Spatial questions linked to pictures
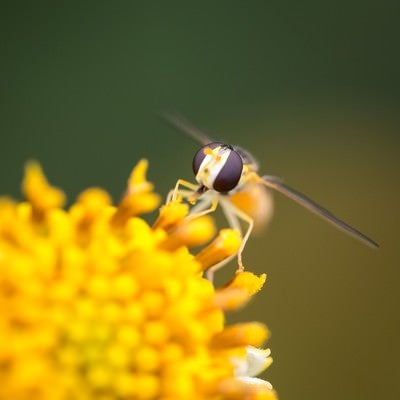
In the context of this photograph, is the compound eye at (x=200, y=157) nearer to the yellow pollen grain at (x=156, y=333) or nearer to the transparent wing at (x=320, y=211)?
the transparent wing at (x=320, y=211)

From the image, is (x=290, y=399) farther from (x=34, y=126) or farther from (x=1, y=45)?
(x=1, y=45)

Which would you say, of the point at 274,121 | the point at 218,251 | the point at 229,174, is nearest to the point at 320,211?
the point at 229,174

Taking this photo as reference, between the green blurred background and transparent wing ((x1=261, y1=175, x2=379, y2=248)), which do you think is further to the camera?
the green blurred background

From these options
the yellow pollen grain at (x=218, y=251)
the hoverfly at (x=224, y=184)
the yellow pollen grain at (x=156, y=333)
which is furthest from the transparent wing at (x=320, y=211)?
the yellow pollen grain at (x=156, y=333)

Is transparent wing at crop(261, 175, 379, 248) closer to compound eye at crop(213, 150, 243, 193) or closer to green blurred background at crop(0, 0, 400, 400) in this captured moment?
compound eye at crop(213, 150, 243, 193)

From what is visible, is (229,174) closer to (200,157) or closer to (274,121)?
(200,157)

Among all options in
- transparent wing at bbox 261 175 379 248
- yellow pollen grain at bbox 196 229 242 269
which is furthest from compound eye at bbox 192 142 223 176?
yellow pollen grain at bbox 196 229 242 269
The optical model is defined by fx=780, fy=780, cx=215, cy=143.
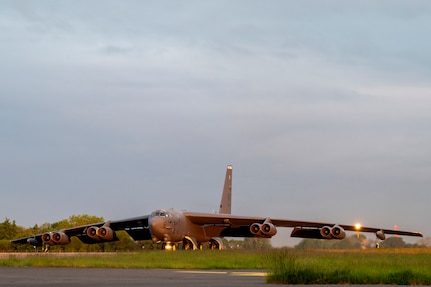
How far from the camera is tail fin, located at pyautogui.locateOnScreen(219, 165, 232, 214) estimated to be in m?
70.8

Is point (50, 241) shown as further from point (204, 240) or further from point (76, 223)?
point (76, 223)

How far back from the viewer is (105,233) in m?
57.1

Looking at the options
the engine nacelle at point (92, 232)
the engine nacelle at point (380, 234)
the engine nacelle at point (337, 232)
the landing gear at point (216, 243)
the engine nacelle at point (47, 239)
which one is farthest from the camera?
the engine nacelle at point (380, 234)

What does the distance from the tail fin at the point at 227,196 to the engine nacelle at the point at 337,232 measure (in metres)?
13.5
* * *
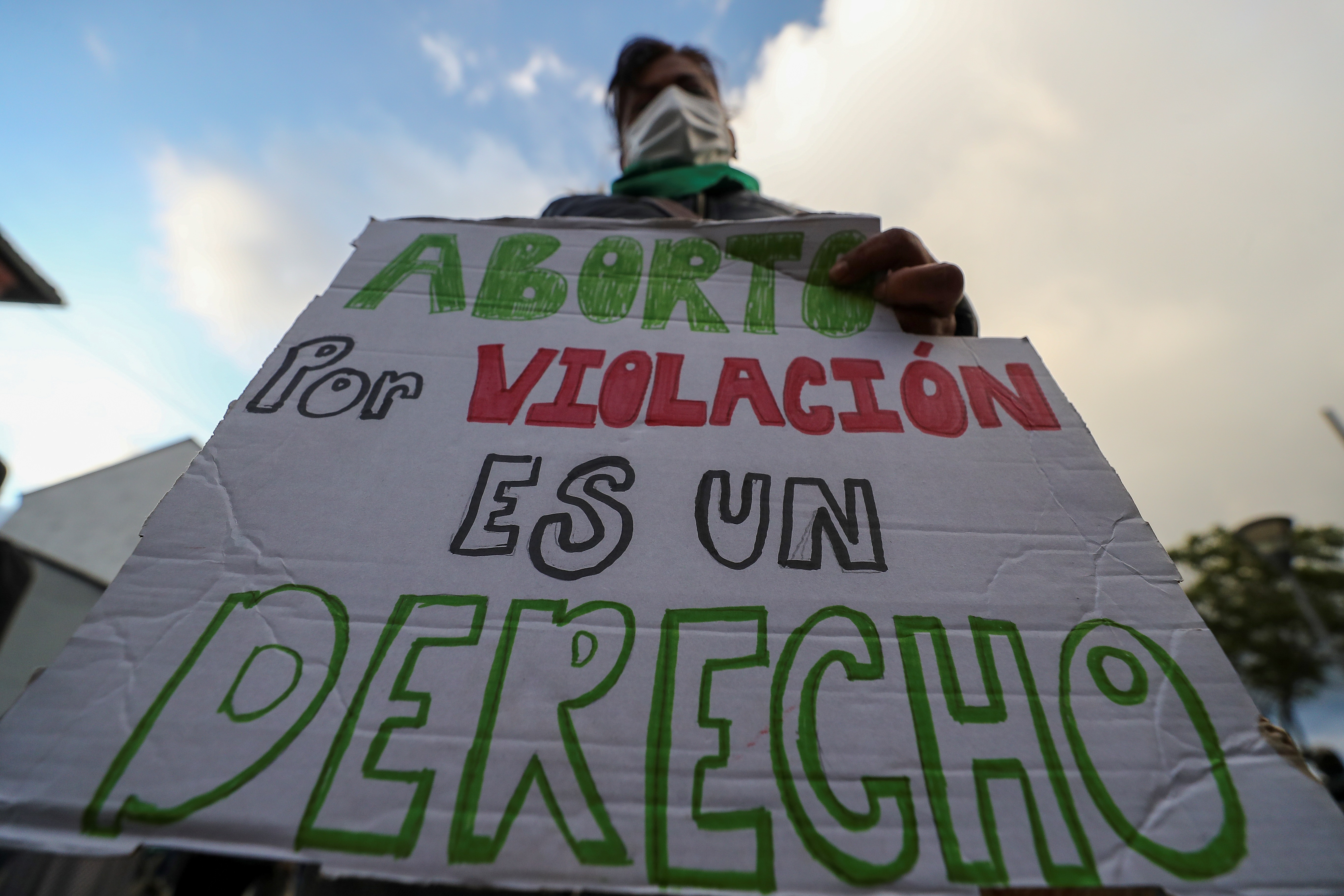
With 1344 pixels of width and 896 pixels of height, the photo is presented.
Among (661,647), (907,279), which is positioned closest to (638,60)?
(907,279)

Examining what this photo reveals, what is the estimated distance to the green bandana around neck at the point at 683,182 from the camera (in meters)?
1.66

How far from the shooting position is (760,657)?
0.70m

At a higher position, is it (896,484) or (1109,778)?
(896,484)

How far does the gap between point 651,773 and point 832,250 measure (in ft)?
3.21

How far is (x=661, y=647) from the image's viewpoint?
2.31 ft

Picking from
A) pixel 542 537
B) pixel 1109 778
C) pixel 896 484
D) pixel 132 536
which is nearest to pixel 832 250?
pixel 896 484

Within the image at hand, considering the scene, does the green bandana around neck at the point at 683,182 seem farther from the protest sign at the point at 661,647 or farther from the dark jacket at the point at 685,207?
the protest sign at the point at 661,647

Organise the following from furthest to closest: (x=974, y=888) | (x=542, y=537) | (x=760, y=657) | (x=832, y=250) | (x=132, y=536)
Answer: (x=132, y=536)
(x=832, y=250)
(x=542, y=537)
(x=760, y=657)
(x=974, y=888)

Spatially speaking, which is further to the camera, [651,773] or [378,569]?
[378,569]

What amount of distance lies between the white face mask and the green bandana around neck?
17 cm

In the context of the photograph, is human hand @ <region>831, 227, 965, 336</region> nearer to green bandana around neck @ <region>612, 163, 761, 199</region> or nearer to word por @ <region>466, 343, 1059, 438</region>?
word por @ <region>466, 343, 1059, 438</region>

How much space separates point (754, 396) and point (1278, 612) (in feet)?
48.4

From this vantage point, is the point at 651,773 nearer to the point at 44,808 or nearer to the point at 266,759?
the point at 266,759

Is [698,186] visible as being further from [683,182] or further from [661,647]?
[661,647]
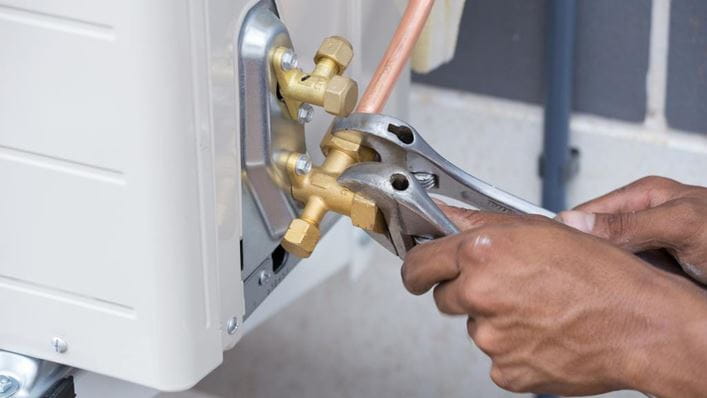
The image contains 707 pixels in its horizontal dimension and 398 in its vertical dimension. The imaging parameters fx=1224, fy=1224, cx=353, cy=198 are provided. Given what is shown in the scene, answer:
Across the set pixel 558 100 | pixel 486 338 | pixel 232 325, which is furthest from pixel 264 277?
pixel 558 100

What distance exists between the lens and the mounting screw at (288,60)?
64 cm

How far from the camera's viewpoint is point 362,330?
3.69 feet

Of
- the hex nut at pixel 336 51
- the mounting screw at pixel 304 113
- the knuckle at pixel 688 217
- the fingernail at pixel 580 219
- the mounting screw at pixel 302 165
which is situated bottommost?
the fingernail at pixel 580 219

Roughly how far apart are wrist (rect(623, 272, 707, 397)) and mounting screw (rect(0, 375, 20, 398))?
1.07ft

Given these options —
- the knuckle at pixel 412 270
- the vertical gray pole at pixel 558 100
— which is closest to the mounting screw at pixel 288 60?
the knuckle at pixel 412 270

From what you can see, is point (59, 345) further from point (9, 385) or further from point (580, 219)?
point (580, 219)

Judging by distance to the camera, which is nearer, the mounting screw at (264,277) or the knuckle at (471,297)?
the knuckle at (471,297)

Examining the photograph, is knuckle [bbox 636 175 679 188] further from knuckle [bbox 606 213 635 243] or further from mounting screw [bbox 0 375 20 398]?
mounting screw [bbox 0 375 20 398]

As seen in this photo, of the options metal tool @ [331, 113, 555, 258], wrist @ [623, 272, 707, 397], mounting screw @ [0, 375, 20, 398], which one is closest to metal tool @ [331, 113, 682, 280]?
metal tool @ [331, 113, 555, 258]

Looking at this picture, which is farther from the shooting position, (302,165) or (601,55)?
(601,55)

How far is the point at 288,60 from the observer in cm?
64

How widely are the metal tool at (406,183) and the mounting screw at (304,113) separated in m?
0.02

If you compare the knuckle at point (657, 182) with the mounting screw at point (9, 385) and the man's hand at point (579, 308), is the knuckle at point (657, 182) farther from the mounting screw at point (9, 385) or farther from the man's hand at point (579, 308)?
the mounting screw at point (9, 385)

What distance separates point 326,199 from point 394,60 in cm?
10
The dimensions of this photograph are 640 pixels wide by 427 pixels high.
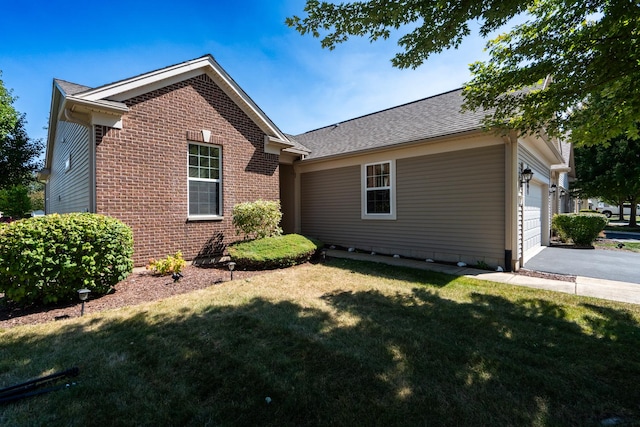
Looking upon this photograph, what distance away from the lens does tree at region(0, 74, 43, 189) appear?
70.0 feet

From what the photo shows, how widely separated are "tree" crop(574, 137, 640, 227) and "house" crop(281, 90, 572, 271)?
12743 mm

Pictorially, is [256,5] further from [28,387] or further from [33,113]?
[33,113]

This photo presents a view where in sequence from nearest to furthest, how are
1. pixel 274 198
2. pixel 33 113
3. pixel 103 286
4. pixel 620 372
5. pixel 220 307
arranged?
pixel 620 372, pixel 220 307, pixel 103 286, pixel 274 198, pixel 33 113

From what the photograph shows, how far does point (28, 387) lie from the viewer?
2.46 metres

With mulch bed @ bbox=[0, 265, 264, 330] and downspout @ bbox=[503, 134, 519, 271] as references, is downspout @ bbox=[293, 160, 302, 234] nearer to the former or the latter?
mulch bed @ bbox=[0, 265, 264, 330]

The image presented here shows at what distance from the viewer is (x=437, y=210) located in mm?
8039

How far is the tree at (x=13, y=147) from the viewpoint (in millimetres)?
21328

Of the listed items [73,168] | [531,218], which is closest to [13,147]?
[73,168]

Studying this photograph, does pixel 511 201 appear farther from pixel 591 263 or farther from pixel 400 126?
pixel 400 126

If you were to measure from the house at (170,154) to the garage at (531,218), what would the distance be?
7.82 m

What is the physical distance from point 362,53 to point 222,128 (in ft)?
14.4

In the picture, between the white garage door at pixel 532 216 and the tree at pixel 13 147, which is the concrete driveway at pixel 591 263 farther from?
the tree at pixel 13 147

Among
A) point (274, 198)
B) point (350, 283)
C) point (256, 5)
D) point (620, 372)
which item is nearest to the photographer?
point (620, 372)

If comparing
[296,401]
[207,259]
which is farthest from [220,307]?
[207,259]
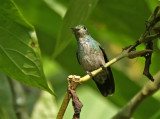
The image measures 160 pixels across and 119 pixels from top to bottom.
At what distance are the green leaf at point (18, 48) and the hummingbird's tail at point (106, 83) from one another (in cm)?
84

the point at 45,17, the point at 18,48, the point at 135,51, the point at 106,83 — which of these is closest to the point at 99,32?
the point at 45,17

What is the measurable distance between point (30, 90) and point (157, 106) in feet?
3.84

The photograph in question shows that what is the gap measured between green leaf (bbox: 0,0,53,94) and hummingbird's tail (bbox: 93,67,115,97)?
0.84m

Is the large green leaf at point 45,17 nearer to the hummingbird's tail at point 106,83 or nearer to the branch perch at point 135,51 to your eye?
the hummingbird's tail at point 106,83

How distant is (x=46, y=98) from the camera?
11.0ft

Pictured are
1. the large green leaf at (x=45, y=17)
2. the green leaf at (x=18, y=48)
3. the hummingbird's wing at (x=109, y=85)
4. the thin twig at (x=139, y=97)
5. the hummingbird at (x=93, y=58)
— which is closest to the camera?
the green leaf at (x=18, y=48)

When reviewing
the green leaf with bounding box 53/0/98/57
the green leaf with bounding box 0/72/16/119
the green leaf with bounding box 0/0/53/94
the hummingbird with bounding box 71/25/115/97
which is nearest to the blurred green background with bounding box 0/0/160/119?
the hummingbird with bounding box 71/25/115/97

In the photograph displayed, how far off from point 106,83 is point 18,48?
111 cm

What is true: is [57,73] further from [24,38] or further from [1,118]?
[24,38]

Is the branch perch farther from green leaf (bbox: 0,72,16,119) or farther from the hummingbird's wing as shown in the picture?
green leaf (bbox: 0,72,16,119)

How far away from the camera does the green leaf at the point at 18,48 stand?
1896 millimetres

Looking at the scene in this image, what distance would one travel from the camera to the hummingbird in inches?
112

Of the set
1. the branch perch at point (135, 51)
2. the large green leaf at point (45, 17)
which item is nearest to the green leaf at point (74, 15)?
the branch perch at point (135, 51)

WRITTEN INSTRUCTION -
Please count the lines in the entries above that contain the string "blurred", treating uppercase and lowercase as different. Reply with only the number.

SOLUTION TO THE PROBLEM -
4